EXTRACTED DATA:
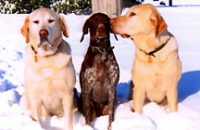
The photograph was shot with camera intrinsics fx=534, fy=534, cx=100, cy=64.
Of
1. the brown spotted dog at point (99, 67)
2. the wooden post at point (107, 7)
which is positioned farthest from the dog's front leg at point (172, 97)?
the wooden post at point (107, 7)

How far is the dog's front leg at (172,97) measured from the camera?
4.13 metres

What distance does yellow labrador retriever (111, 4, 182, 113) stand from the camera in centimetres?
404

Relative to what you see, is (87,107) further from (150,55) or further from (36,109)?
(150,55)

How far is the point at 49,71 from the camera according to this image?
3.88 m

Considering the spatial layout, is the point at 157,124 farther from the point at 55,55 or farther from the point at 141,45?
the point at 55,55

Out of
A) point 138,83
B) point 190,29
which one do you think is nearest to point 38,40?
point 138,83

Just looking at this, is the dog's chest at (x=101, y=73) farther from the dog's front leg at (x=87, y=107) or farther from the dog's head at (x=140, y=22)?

...

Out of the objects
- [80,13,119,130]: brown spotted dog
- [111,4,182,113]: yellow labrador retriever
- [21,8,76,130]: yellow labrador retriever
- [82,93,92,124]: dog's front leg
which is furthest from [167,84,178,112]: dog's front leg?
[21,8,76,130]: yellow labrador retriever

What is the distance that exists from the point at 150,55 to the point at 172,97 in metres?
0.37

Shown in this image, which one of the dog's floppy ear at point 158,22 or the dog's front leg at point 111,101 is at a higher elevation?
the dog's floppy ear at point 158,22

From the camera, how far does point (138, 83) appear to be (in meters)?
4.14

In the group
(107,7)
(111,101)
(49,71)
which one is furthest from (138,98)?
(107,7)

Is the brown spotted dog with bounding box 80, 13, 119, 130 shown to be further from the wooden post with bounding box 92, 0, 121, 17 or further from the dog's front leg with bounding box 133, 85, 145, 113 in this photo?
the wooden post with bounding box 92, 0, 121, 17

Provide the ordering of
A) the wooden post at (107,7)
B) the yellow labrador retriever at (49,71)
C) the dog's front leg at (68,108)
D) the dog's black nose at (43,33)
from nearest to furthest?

...

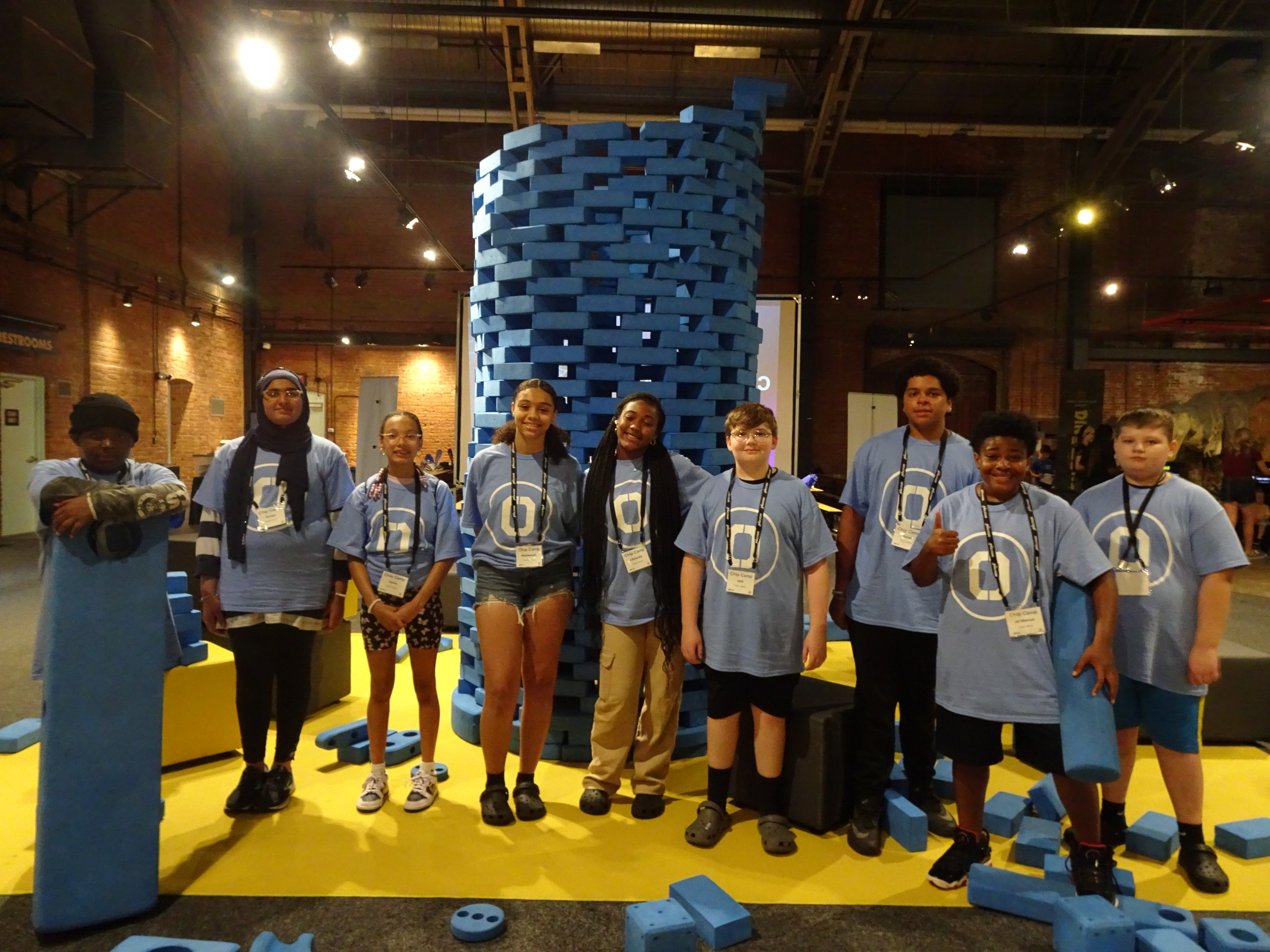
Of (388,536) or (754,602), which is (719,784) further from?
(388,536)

WHAT YOU NEED TO DO:
Switch "farther" to "further" in the lines from the one holding "How far is the point" through the one holding "Just looking at", inclusive. Give only those lines again, with nothing else changed.

RESPONSE TO THE EXERCISE:
How far is the point at 49,71 from the camera according to this image?
3.88 m

Considering the spatial layout, is the point at 157,124 further from the point at 55,55 or further from the point at 141,45?
the point at 55,55

Out of
A) point 138,83
B) point 190,29
which one do you think is nearest to point 38,40?
point 138,83

Just looking at this, is the dog's chest at (x=101, y=73) further from the dog's front leg at (x=87, y=107) or further from the dog's head at (x=140, y=22)?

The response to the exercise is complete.